ILLUSTRATION 13. Boer farmhouse in the OFS, recorded by Holub in about 1890. This picture has been edited.
ILLUSTRATION 14. Private house in Potchefstroom, recorded by Wangemann, in about 1872. This picture has been edited.

Flat roofed structures were also recorded in the Transvaal by Holub at Christiana in about 1890 (1881) (illustration 13), by Wangemann at Potchefstroom in about 1875 (1871-75) (illustration 14), and by Merensky at Botshabelo mission station in about 1872 (1875).

It was also during this era that the flat roofed house became identified, for a brief period of time, with the Griqua of the northern Cape and western OFS. In 1859 Mackenzie remarked how they “have all chosen the Dutch colonists as their model in social life and manners, although most of their missionaries have been Englishmen." (1971: 61)

Remarkably, once this group migrated to Griqualand East in 1862, a region endowed with a better rainfall and richer in thatching grasses, they abandoned the flat roofed dwelling and built for themselves hipped and gabled cottages (Dower, 1902), very similar in appearance to those described by Sparrman and Barrow in the Cape previously.

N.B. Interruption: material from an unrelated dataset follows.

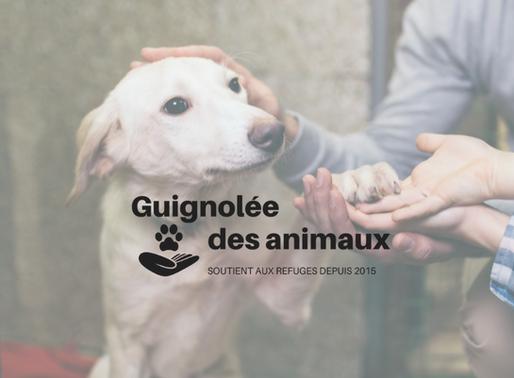Une Guignolée à l'année pour les refuges du Québec !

The Griqua represent an important case study which demonstrates how the flat roofed dwelling, whose roof in the western Cape had historically been built in a pitched or ridged and gabled form, reverted back to this once similar climatic and environmental preconditions were re-established. It is not known whether its plan conformed with the Cape two-cell longhouse derivative, but photographs taken in about 1878 indicate that its outward form, being possessed of a door and two windows on the eaves facade, and a large fireplace in the gable wall, was similar to that of the Cape cottage.

The social and economic factors which served to generate the flat roofed house during the early years of the eighteenth century are therefore becoming increasingly evident. Barrow's account of "apartments, nearly destitute of furniture", Sparrman's tale of houses of "but two rooms, somewhat more than two yards in breadth" and Baines' picture of Colesberg are all indicative of one fact: at best the rural flat roofed home was a humble structure. Some might even say that it was a poor man's residence, or at the very least, the temporary abode of graziers, occupied but a few months of the year. Even the buildings erected in new settlements such as Philippolis, laid out as a town in 1862, were not exempt from this definition. Holub, who visited it ten years later described its aspect as being:

"most melancholy ... Equally dreary were the flat roofed houses, about sixty in number, and nearly all quite unenclosed, that constituted the town; ... the majority of the houses being unoccupied, scarcely a living being was to be seen." (1881: 1: 39)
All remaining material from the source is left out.